Last updated: 2020 February 13

  1. PDF Manipulation (CLI)
  2. Programming Infinity ErgoDox

PDF Manipulation (CLI)

Split out a subset of pages:

qpdf --pages input.pdf 1-3,5 -- input.pdf out.pdf

Concatenate PDFs:

qpdf --empty --pages in1.pdf in2.pdf -- out.pdf

Concatenate PDFs using wildcards:

qpdf --empty --pages *.pdf -- out.pdf

Source: Ask Ubuntu, Stack Overflow

Programming Infinity ErgoDox

I have an ongoing attempt to modify the ErgoDox firmware. But in the meantime, here’s how I’m programming this keyboard with the Kiibohd firmware.

I started with the IC Configurator AppImage. I already had a layout from back in the days of the online Configurator that I wanted to modify. In the downloaded ZIP from that, I needed the contents of MDErgo1-Default.json. Within in the Configurator, I selected “Import Keymap” and pasted in the contents of that file.

From there, I made my modifications and clicked “Flash Keyboard.” And even when I was in flash mode with one keyboard half plugged in, it didn’t work. So I just flashed it manually. The dialog that appears for flashing the keyboard gives a file name where the compiled file is (in my case, /home/jtebert/.config/kiibohd-configurator/firmware-cache/MDErgo1_Default_bffebbe02e60e62b/left_kiibohd.dfu.bin). (There’s also one for the right half of the keyboard.)

First, make sure you have dfu-util installed:

sudo apt install dfu-util

Then cd to the directory containing compiled firmware. Directly plug in only the keyboard half you’re flashing, and put it into flash mode (using the button on the back or whatever keyboard shortcut you have already programmed in). Then run:

sudo dfu-util -D left_kiibohd.dfu.bin

or right_kiibohd.dfu.bin for the other half. (You’re going to need a second, actually functional keyboard for that.)

Unplug the keyboard and repeat for the other half.

#### [TASK INSTRUCTIONS]
Can you retype the command notes, starting with "From there, I" and going on through "of the keyboard.)"? Work from the command notes alone, not the listing.

#### [RAW DATA]
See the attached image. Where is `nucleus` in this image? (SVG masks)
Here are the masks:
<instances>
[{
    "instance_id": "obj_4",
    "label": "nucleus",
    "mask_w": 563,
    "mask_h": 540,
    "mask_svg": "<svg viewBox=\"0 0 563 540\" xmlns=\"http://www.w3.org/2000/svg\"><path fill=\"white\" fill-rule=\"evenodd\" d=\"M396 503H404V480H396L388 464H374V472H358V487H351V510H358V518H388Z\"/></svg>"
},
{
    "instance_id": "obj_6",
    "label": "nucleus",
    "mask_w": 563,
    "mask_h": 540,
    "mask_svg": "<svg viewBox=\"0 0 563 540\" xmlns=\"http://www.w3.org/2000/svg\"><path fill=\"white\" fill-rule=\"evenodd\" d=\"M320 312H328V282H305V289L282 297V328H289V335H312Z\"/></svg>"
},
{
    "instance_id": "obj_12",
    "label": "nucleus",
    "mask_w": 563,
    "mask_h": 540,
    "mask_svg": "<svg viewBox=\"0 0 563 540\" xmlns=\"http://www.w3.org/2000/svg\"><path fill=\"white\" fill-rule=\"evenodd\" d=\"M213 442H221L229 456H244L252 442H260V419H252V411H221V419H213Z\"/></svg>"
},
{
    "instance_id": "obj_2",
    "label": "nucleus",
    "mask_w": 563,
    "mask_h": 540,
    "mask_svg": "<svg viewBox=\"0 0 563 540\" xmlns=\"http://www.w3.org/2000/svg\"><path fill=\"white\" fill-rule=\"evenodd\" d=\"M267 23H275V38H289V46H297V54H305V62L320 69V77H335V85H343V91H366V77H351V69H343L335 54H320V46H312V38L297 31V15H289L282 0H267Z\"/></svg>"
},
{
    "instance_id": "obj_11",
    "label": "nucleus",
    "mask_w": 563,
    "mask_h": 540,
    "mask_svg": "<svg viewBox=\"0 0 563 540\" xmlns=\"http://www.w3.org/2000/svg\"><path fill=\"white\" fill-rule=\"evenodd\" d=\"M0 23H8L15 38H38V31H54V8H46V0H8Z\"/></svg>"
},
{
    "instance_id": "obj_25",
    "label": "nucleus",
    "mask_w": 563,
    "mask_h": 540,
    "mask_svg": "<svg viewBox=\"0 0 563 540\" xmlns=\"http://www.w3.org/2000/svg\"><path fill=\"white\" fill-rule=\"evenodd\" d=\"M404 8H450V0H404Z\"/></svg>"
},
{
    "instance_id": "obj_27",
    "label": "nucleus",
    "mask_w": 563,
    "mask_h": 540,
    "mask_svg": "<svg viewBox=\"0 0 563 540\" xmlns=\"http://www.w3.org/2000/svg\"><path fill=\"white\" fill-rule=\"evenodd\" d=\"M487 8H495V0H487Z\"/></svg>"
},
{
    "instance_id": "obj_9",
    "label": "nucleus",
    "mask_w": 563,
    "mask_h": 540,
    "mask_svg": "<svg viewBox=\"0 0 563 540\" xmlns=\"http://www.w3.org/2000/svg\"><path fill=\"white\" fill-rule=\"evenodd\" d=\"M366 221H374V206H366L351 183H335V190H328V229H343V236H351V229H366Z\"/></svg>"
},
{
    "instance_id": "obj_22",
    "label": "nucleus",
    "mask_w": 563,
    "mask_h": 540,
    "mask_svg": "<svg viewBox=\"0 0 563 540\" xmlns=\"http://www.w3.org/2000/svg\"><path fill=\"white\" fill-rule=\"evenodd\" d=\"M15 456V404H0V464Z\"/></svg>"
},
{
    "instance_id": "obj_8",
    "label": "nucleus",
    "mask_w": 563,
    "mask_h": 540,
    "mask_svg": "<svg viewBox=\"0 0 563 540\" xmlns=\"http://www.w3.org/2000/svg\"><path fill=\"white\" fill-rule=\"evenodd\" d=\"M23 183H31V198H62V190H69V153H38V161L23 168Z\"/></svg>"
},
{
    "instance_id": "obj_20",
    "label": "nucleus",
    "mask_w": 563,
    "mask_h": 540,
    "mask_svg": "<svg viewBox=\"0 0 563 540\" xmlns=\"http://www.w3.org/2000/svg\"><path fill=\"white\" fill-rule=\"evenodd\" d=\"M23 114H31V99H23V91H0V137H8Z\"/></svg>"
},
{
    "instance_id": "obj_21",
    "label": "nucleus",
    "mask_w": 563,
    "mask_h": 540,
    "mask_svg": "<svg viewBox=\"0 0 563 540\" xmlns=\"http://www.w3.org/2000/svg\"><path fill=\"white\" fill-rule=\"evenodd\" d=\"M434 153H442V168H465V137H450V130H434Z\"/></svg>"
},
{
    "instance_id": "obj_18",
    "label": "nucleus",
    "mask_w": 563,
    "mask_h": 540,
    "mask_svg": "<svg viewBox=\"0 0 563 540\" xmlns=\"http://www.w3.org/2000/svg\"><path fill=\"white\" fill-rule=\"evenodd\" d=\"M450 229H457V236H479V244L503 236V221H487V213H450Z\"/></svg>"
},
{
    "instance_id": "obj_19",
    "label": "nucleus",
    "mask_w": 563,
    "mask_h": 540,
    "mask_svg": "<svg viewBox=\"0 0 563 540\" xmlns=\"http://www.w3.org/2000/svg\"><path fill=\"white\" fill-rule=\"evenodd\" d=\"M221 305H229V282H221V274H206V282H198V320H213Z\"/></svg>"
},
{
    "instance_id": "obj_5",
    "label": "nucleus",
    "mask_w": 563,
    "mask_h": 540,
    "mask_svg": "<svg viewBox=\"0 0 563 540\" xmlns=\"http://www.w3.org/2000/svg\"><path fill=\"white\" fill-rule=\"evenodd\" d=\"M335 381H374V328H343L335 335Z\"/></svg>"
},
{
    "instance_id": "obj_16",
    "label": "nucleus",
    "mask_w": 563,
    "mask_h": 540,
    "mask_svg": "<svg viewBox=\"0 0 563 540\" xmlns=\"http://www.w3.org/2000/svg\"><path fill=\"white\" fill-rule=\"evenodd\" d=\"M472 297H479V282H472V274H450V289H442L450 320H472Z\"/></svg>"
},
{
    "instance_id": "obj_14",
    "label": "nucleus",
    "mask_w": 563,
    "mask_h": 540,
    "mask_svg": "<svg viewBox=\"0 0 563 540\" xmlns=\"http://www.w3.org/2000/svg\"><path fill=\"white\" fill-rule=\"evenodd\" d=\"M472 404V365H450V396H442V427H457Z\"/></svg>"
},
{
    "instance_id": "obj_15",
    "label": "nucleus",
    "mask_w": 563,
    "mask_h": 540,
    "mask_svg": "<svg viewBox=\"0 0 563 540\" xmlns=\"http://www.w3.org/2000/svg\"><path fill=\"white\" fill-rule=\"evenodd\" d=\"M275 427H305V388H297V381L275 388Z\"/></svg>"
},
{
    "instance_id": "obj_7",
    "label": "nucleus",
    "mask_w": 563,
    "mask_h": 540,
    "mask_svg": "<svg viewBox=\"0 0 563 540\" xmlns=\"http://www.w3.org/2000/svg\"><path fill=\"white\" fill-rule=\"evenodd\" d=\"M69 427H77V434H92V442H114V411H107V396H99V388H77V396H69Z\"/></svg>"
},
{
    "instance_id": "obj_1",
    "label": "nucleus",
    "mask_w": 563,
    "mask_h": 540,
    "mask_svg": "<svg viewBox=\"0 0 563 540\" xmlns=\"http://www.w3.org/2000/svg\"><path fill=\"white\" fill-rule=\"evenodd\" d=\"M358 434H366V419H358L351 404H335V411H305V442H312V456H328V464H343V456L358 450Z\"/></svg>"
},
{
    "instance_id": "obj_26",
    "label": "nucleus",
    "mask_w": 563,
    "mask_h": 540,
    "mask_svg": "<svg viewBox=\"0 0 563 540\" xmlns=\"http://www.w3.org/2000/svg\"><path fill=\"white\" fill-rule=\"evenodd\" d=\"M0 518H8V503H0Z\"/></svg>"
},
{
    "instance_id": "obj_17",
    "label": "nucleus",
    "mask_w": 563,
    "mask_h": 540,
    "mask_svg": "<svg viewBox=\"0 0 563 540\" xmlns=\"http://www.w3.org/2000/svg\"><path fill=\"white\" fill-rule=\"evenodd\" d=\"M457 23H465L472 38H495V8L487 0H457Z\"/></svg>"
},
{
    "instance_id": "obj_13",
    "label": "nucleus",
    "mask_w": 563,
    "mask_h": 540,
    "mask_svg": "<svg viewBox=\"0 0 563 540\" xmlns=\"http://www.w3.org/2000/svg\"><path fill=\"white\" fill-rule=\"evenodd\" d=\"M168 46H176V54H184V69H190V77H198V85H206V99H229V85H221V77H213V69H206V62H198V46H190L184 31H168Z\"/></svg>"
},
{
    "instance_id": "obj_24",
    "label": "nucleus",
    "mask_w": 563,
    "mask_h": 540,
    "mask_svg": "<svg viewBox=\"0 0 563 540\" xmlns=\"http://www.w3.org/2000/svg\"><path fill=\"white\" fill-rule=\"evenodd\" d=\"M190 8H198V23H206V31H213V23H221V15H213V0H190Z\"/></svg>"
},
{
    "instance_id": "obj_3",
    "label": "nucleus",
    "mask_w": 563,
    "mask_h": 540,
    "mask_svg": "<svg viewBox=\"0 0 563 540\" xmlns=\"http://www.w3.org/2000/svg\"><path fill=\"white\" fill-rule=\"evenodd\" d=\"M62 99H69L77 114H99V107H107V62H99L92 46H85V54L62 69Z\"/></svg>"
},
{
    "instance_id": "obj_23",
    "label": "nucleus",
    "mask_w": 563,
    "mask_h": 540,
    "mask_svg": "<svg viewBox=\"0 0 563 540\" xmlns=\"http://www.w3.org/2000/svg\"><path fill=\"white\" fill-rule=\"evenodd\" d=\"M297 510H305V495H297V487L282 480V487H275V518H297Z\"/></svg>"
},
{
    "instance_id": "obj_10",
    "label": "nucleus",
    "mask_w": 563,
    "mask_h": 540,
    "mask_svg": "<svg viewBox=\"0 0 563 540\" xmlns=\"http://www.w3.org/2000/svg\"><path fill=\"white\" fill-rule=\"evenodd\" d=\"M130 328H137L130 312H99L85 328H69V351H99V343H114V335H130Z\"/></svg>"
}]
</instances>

#### [RESULT OF THE TASK]
From there, I made my modifications and clicked “Flash Keyboard.” And even when I was in flash mode with one keyboard half plugged in, it didn’t work. So I just flashed it manually. The dialog that appears for flashing the keyboard gives a file name where the compiled file is (in my case, /home/jtebert/.config/kiibohd-configurator/firmware-cache/MDErgo1_Default_bffebbe02e60e62b/left_kiibohd.dfu.bin). (There’s also one for the right half of the keyboard.)